The UK government’s deportation of thousands of inhabitants from the Chagos Islands to make away for a US military base in 1971 was unforgivable, a Foreign Office minister has said. But he refused to give any guarantees they would be allowed to resettle on the islands.
A long-delayed decision on the Chagos Islands, a British Indian Ocean Territory, will be made before Christmas, Tobias Ellwood said. Thousands of the Chagossians, many living in the UK, have expressed a desire to return to their birthplace.
Ellwood, speaking in a debate in Westminster, apologised for the actions of past Labour and Conservative governments, saying it was a matter of sincere regret.

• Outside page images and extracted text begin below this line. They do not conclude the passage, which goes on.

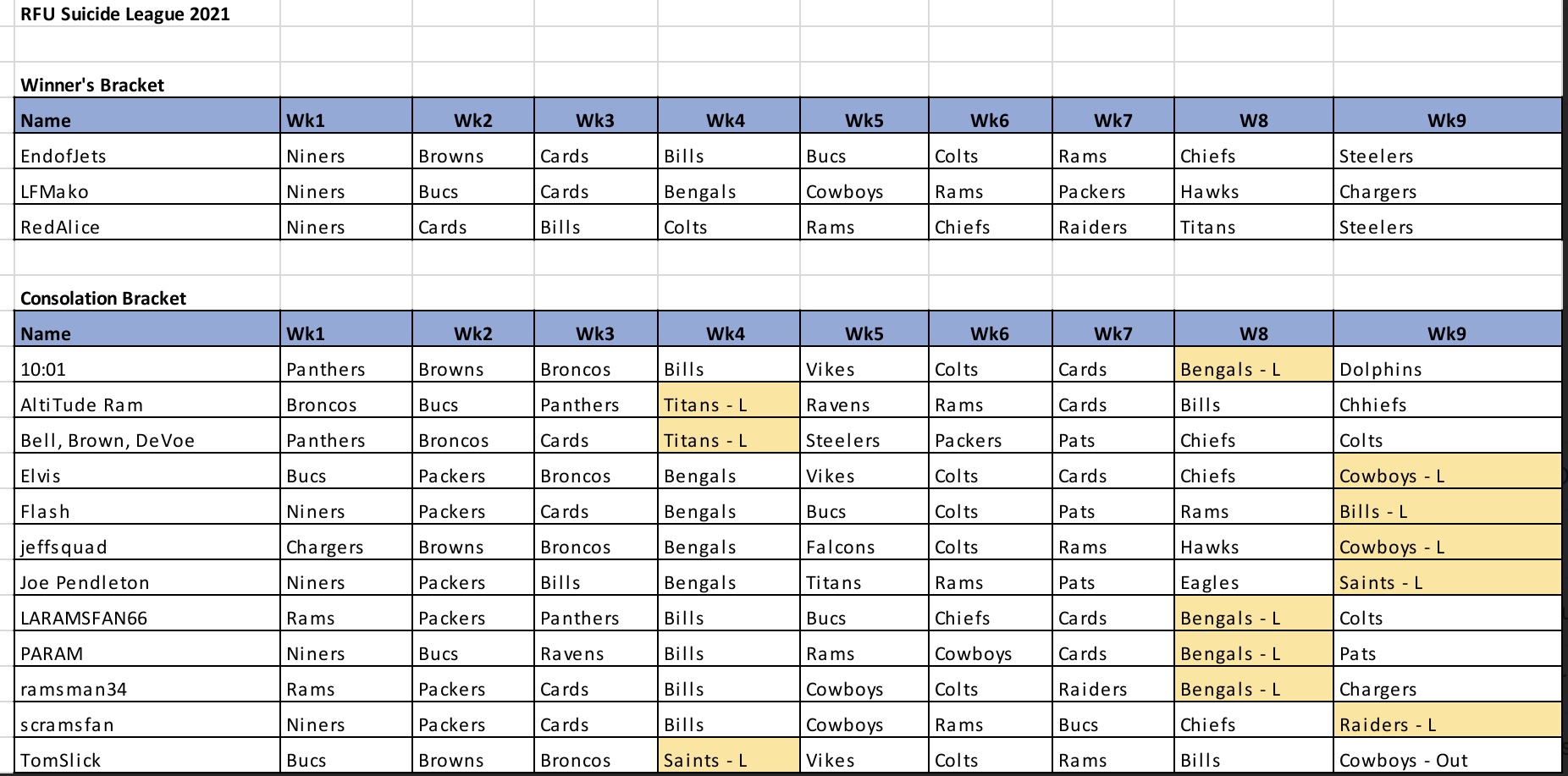 RFU Suicide League 2021

Winner's Bracket

| Name | Wk1 | Wk2 | Wk3 | Wk4 | Wk5 | Wk6 | Wk7 | W8 | Wk9 |
|---|---|---|---|---|---|---|---|---|---|
| EndofJets | Niners | Browns | Cards | Bills | Bucs | Colts | Rams | Chiefs | Steelers |
| LFMako | Niners | Bucs | Cards | Bengals | Cowboys | Rams | Packers | Hawks | Chargers |
| RedAlice | Niners | Cards | Bills | Colts | Rams | Chiefs | Raiders | Titans | Steelers |

Consolation Bracket

| Name | Wk1 | Wk2 | Wk3 | Wk4 | Wk5 | Wk6 | Wk7 | W8 | Wk9 |
|---|---|---|---|---|---|---|---|---|---|
| 10:01 | Panthers | Browns | Broncos | Bills | Vikes | Colts | Cards | Bengals - L | Dolphins |
| AltiTude Ram | Broncos | Bucs | Panthers | Titans - L | Ravens | Rams | Cards | Bills | Chhiefs |
| Bell, Brown, DeVoe | Panthers | Broncos | Cards | Titans - L | Steelers | Packers | Pats | Chiefs | Colts |
| Elvis | Bucs | Packers | Broncos | Bengals | Vikes | Colts | Cards | Chiefs | Cowboys - L |
| Flash | Niners | Packers | Cards | Bengals | Bucs | Colts | Pats | Rams | Bills - L |
| jeffsquad | Chargers | Browns | Broncos | Bengals | Falcons | Colts | Rams | Hawks | Cowboys - L |
| Joe Pendleton | Niners | Packers | Bills | Bengals | Titans | Rams | Pats | Eagles | Saints - L |
| LARAMSFAN66 | Rams | Packers | Panthers | Bills | Bucs | Chiefs | Cards | Bengals - L | Colts |
| PARAM | Niners | Bucs | Ravens | Bills | Rams | Cowboys | Cards | Bengals - L | Pats |
| ramsman34 | Rams | Packers | Cards | Bills | Cowboys | Colts | Raiders | Bengals - L | Chargers |
| scramsfan | Niners | Packers | Cards | Bills | Cowboys | Rams | Bucs | Chiefs | Raiders - L |
| TomSlick | Bucs | Browns | Broncos | Saints - L | Vikes | Colts | Rams | Bills | Cowboys - Out |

But a mixture of cost, economic viability and continuing objections from the US military suggests the Foreign Office is leaning towards blocking their return. The Foreign Office has spent £3m in legal fees in efforts to defeat the Chagossians, and it is understood that the US does not wish to share the main island of Diego Garcia, home to its largest military base outside the US, with the former inhabitants.

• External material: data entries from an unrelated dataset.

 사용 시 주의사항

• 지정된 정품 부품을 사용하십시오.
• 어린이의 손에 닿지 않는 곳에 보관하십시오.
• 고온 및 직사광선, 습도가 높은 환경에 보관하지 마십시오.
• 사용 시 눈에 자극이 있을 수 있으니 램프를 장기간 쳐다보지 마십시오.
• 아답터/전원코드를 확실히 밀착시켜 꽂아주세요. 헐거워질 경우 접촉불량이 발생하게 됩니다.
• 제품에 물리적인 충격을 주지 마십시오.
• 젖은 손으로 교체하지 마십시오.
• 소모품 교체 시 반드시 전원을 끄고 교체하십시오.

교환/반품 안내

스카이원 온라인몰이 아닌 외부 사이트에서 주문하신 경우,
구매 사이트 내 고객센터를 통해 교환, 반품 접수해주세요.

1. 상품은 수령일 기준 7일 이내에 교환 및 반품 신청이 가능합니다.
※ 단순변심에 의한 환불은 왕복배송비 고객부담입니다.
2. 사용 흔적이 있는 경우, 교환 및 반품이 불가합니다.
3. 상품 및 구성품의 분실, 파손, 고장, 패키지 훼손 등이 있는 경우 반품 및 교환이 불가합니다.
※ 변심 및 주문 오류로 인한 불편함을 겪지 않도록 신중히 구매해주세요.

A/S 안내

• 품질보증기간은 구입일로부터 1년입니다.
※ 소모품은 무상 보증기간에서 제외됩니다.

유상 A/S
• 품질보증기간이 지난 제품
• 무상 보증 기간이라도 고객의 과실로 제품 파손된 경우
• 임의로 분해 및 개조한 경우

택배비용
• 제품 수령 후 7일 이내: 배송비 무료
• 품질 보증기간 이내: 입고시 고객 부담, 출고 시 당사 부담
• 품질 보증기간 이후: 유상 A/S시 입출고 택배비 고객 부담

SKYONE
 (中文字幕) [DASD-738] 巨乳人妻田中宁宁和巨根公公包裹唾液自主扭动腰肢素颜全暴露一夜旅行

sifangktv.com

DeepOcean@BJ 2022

The Labour leader, Jeremy Corbyn, along with MPs from all parties have called on the government to right what many consider to be one of the biggest wrongs from Britain’s immediate post-imperial past. Corbyn claims to have personally lobbied Barack Obama on the issue.
The Americans are renegotiating a further 20-year rollover lease on the islands, giving the UK government rare leverage and a chance to say the lease for the strategically important base would only be renewed if the Chagossians were allowed to return to at least the outlying islands, away from Diego Garcia.
There are hundreds of Filipinos on the islands helping the US service personnel, and it has been argued the Chagossians pose no greater security risk than the Filipinos.
Ministers have been reviewing a resettlement policy since 2012 and a government-commissioned review by KPMG found that 85% of Chagossians surveyed said they wished to return. A decision had been expected in the summer but was delayed because of David Cameron’s resignation and the ministerial reshuffle in the Foreign Office
But giving a possible glimpse into Foreign Office thinking, James Duddridge, who was the minister for overseas territories until that reshuffle, told a Westminster Hall debate he was opposed to resettlement.
Reflecting on his ministerial visit to Chagos, he argued it would be expensive to repopulate the islands and they might not be economically viable.
“I am not saying one could not populate the islands, but the concept that the outer islands are an idyllic possibility is for the birds,” Duddridge said. “They were difficult, overgrown, humid areas that were accessible only where the marines had gone in and chopped down foliage.”
However, Duddridge’s thinking was challenged by Henry Bellingham, a predecessor at the Foreign Office. He said: “Time is running out. The Foreign Office really needs to put a great deal of effort into seeing whether some form of scheme can be put in place immediately.”
Other Tory MPs including Henry Smith, the MP for Crawley, said Britain should be ashamed of its treatment of the Chagossians.
“As recently as the late 1960s, through orders in council, the then Wilson administration forcibly evicted the people of the Chagos Islands from their homeland and they were dispersed, mainly to Mauritius but also to the Seychelles and other parts of the world,” he said. “It was a story that I would have expected to have read from 150 or 200 years ago, a colonial account, but it was just within my lifetime.”
Smith said independent estimates of the cost of the return would be £100m, and could easily be absorbed by the overseas aid budget.
Andrew Rosindell, Conservative MP for Romford, said the treatment of the islanders over the past half century was a subject of shame for the UK, describing the forcible expulsions as a blot on the British human rights record.
Bob Stewart, Conservative MP for Beckenham and a former UN commander in Bosnia, conceded the US was not going to give up the Diego Garcia base, but it should be possible for the Chagossians and Americans to co-exist. “The evictions were wrong then and they are wrong now,” he said.
Expressing his sincere regret at the deportations, Ellwood nevertheless said: “Establishing a small and remote community on the territory would not be straightforward. The independent feasibility study published in 2015 found that resettlement could be viable, but also highlighted significant practical challenges, including the difficulty of establishing modern public services, healthcare, education and economic opportunities, particularly job prospects.
“Only a quarter of those who were in favour of resettlement were also content with the realistic scenarios of how it might work in practice.”